**Conjunto de tareas**
- a) ¿Concuerdan con el texto sobre la alfabetización estas afirmaciones? (i) En ese proceso se dio prioridad a la lectura frente a la escritura. (ii) La alfabetización generalizada de Inglaterra tuvo lugar durante la primera mitad del siglo XIX. (iii) La imprenta se introdujo en el siglo XVI. Responde sí o no a cada una y cita literalmente las palabras del texto que lo deciden.
- b) ¿Puedes continuar el texto sobre la alfabetización a partir de su última frase?

**Texto**
════

Escribir, scrbr, #scribĕre

Ilustración: Lola Abenza

 
Decía nuestro queridísimo Raymond Williams (1921-1988) que podías enseñar a leer a un trabajador con el fin de adoctrinarlo y someterlo a los valores de una clase dominante, pero que no podrías evitar que ese mismo trabajador leyera, a la vez, la prensa obrera radical y subversiva.

Williams se refería al proceso de alfabetización generalizada que vivió Inglaterra durante la segunda mitad del siglo XIX. Un fenómeno indisociable de la necesidad de individualización que trajo consigo la revolución industrial, el sufragio universal, la democracia y la expansión del capitalismo.

En este proceso de alfabetización se priorizó en gran medida la lectura sobre la escritura. ¿Para qué demonios necesitaría un trabajador aprender a escribir? Era suficiente con que pudiera leer aquello que otros escribían para él. Una lista con instrucciones, libros de contabilidad, el manual de reparación de una máquina o la Biblia era todo lo que parecía necesitar un obrero. La escritura, como se ve, siempre había sido privilegio de unos pocos.

Desde la introducción de la imprenta como medio de producción y reproducción cultural en el siglo XV se habían dado pasos de gigante en problemas como el almacenamiento y la distribución del conocimiento. Un conocimiento que hasta ese momento, recordemos, había circulado oralmente o a través de unas pocas copias manuscritas de forma limitada e irregular. Conocemos los efectos de la revolución gutenbergniana y la importancia de la cultura escrita para la institución de un nuevo orden social y económico que llega hasta nuestros días.

════

**Material**
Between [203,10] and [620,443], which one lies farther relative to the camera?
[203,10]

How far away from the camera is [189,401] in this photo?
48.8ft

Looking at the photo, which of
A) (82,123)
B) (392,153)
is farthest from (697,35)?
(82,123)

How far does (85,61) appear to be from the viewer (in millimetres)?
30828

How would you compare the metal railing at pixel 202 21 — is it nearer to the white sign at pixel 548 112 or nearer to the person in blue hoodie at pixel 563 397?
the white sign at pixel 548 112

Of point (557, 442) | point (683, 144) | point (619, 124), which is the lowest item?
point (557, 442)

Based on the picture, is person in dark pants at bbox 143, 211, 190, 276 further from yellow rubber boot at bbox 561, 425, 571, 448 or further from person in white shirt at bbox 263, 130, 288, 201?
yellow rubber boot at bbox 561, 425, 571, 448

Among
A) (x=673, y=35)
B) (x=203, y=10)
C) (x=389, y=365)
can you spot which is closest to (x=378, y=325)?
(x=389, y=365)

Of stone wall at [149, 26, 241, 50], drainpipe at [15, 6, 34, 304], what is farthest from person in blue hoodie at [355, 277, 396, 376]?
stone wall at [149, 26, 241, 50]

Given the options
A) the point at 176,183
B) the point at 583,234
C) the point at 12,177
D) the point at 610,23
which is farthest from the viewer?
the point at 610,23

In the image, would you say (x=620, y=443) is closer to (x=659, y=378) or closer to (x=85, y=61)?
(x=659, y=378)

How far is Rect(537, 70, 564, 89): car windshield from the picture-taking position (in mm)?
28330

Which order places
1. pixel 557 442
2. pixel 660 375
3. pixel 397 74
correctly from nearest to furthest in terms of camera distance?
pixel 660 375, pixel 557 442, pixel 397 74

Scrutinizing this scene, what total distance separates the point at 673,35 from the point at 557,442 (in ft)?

════

**Respuestas del ejercicio**
- a)
(i) Sí: "En este proceso de alfabetización se priorizó en gran medida la lectura sobre la escritura."
(ii) No: "durante la segunda mitad del siglo XIX"
(iii) No: "Desde la introducción de la imprenta como medio de producción y reproducción cultural en el siglo XV"

- b)
En lo que a literatura se refiere, una de las primeras consecuencias fue la diversificación y multiplicación de formas y géneros discursivos escritos. Un hecho que se debe, principalmente, al acceso de instituciones y sectores sociales emergentes a estos nuevos medios de producción cultural en una sociedad cada vez más urbana. A pesar de ello, la realidad era que el acceso a los medios quedaba restringido a una minoría de la población. Cuando hablo de medios, es necesario puntualizarlo, me refiero no solo a la imprenta y los canales de distribución, sino también a toda una serie de habilidades y aptitudes técnicas necesarias para llevar a cabo los procesos de impresión y difusión así como la lectura, la escritura y la alfabetización.

La gran mayoría quedaba, por tanto, excluida de este proceso general. Es más, una buena parte de la población ve como su tradicional acceso directo, inmediato y oral a la cultura se va reduciendo en favor de una cultura escrita, exclusiva y especializada en ascenso. La producción cultural va a dejar de ser, en consecuencia, algo ordinario y cotidiano, común a todos los individuos, para pasar a ser el privilegio de unos pocos (autores-autoridades) que se dirigen a unos muchos.

NLR, 1961, R.Williams (ed.)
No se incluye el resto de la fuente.